A Matter of Heart (Fate, #2)

I manage to twist to my side, even though my left kneecap collapses in on itself when pressed against the floor. All the air in my lungs whooshes out again, but a few well-placed orders from Caleb gets me to roll once more before the Elder can strike me again. The floor is not so lucky; the wood splinters where my sternum once lay.

I focus on the table long enough to hurl it at the Elder. It emits a low-pitched shriek, so unlike all of the others I’ve ever heard from these things, and ends up catching the table. I rip the hutch off the wall and shove it at the monster, too.

Black smoke stretches thin and regroups enough to envelope and crush the hutch, absorbing the sound like a black hole or something. I try to push myself forward, but my wrist refuses to hold my weight. My chin hits the floor; warm blood gushes down my neck.

MOVE, Caleb orders.

But I can’t. Instead, I slam a barricade down in between me and the Elder, one that stretches wall-to-wall, ceiling to floor. Then I slam one down on what I assume to be the other side of the Elder, boxing it in. Finally, I slam a third down on the other side of me, so I’m boxed into the house, too. The Elder beats against our shared wall, reminding me of the relentless pounding on the cave months before. Still, it refuses to scream.

Why isn’t it screaming? They always scream. It’s their thing. Screaming.

It’s like I’m underwater. My ears buzz.

FOCUS, Caleb roars in my mind.

I can’t, I can’t, good lords above, I am in paaaaiiiinnnnn.

It’s not howling because it doesn’t want the Guard to know it’s here, Caleb snaps. You need to LET THEM KNOW.

I fumble for my phone. It’s not in my pocket. I’m in my pajamas; the phone must be in my room. My room is close to where the Elder is. Gods my head aches. I can’t focus. It’s hitting the wall a lot. I’m blocked in a small swath of space in between the living room and dining room.

I need to call Jonah.

It takes me three tries to get a phone right. The first one has no buttons. How can I dial with no buttons? The second has no way to talk. It’s all buttons, no talkie parts. The third, please gods let this phone work.
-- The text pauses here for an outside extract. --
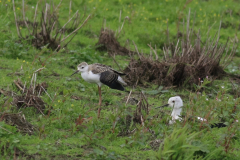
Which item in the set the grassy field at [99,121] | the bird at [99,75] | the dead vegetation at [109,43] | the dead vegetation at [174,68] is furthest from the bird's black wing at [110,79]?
the dead vegetation at [109,43]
My wrist is broken. I can’t dial with those fingers. I lay the phone on my stomach and pray that I’m getting the number right, but I’m not right handed. My fingers are stubby against the buttons. I need one of those old people phones that have big buttons. I should make one of those.

FOCUS.

Someone named Jilly who sounds like she’s six answers. She asks if I want to talk to her mom. I think I say no, but Jilly screams when I moan and hangs up on me. My ears feel like they’re bleeding now, too. Buzzin’ and bleedin’.

I try again. Another wrong number. I gurgle out an apology and then try again. And again. Why can’t I get this right? All I want to do is sleep. I hurt. I hurt.

I hurt. Gods, do I hurt.

Dial, Caleb urges. Call Jonah. You can do it.
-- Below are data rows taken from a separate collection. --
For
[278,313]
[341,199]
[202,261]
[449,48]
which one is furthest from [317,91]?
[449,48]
I manage to get it right after two more tries. Jonah tries to say something, like hello, maybe? But I tell him, “Hurt. Come?”

Although, things are sort of numb now. Not so painful. Sleepy. So sleepy.

Jonah doesn’t say anything. Did he hear me? I let the phone drop. I want to nap.

The Elder finally starts screaming. This is how it’s supposed to be. These things scream. They’re screamers. I want to scream, too, but can’t, because it’s sort of hard to.

I push myself up on my good elbow right as the wall in front of me crumbles. Karl shakes wall stuff off his fist. “What is it with you and walls, Chloe?”

He’s funny, that Karl.

Jonah pushes past him to get to me. He says a lot of sweet things. I’m glad he’s here. He picks me up and holds me like . . . like . . . like in a movie or a book. A good one, with a hero. That’s it. He’s a hero. My hero. I want to throw my arms around his neck, but one arm is all crooked.

I go to tell him that I think it’s broken when I realize my hero is spitting fire. ‘Cause he’s yelling at the Guard who’ve followed him and Karl in to find me, and—whoa. He’s red he’s so angry.

He stops long enough to say to me, “Don’t go to sleep.”

Ha. Haha. Right.

“Don’t. Go. To. Sleep,” he warns.

“Heroes aren’t bossy,” I inform him. But damn him, he makes it so I’m super awake before he yells at those poor guys some more.

Everyone is saying they truly thought they had the house covered. And, they did—I’ll give them that—but the Electric tasked with watching the back entrance had to use the bathroom and left his post for a couple of minutes. Which means the Elder must’ve been watching us for quite awhile, biding its time until it had the perfect opening.

The guy’s genuinely contrite, apologizing to me multiple times. I try to tell him it’s no big deal, everybody has to pee sometime, but Jonah isn’t down with any of his or anyone else’s excuses.

“We’re leaving,” he tells Karl, but the big guy is blocking the exit he’d created just minutes before.

“We need Chloe to help contain it. You know it’ll escape if she doesn’t.”